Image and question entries
☆ ☆ ☆ ☆

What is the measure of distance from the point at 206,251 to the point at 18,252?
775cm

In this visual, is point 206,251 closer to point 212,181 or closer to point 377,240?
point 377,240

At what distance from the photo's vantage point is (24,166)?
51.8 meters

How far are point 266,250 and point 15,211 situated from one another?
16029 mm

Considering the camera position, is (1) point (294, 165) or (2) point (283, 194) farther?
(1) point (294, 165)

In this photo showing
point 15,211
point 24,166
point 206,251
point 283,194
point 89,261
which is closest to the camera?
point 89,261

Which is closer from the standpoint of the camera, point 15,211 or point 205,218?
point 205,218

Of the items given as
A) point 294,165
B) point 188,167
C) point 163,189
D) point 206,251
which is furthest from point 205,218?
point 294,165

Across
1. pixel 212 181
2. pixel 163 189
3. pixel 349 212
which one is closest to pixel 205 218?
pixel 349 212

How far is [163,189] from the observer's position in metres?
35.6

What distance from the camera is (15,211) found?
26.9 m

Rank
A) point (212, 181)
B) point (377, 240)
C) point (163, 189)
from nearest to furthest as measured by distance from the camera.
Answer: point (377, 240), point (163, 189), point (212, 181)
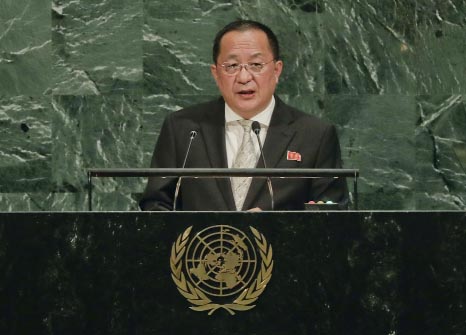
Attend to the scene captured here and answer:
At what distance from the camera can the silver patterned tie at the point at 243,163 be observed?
4848 millimetres

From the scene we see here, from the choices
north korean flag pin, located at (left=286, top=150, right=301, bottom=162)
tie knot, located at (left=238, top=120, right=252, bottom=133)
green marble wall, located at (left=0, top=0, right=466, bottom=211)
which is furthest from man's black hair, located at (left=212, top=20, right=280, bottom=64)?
green marble wall, located at (left=0, top=0, right=466, bottom=211)

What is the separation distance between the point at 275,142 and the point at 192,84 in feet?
5.94

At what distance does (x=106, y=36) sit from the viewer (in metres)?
6.68

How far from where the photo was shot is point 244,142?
4969 mm

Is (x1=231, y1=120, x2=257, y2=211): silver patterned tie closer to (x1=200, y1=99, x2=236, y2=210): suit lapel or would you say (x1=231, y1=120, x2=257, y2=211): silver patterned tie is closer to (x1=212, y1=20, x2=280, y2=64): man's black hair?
(x1=200, y1=99, x2=236, y2=210): suit lapel

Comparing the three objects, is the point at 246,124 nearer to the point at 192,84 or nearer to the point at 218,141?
the point at 218,141
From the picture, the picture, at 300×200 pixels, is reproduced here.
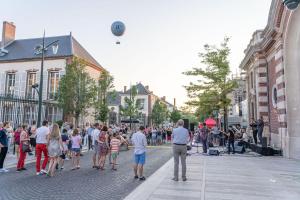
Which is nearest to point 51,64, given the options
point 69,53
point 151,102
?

☆ ☆ ☆ ☆

:: Task requirements ::
Starting at the line that contains "What distance from the camera is", repeat the entries word for word through the last one, and leave the pictures out.

:: Response to the task ::
What distance from the camera is (15,211) found?
26.9 m

Rank
A) point (212, 181)
B) point (377, 240)
C) point (163, 189)
from nearest to furthest as measured by distance from the camera.
Answer: point (377, 240), point (163, 189), point (212, 181)
Attend to the scene captured here and answer:
At what distance from the camera can the silver patterned tie at the point at 243,163 be observed?
4848 millimetres

From the scene we see here, from the choices
north korean flag pin, located at (left=286, top=150, right=301, bottom=162)
tie knot, located at (left=238, top=120, right=252, bottom=133)
green marble wall, located at (left=0, top=0, right=466, bottom=211)
which is furthest from man's black hair, located at (left=212, top=20, right=280, bottom=64)?
green marble wall, located at (left=0, top=0, right=466, bottom=211)

What is the separation distance between the point at 275,142 and the point at 192,84 in feet?
5.94

At what distance does (x=106, y=36) sit from the viewer (in metres)?
6.68

How far from where the photo was shot is point 244,142?
4969 mm

Is (x1=231, y1=120, x2=257, y2=211): silver patterned tie closer to (x1=200, y1=99, x2=236, y2=210): suit lapel or would you say (x1=231, y1=120, x2=257, y2=211): silver patterned tie is closer to (x1=212, y1=20, x2=280, y2=64): man's black hair?
(x1=200, y1=99, x2=236, y2=210): suit lapel

Comparing the three objects, is the point at 246,124 nearer to the point at 192,84 or nearer to the point at 218,141?
the point at 218,141
From the picture, the picture, at 300×200 pixels, is reproduced here.
Which is nearest to point 51,64, given the options
point 69,53
point 151,102
?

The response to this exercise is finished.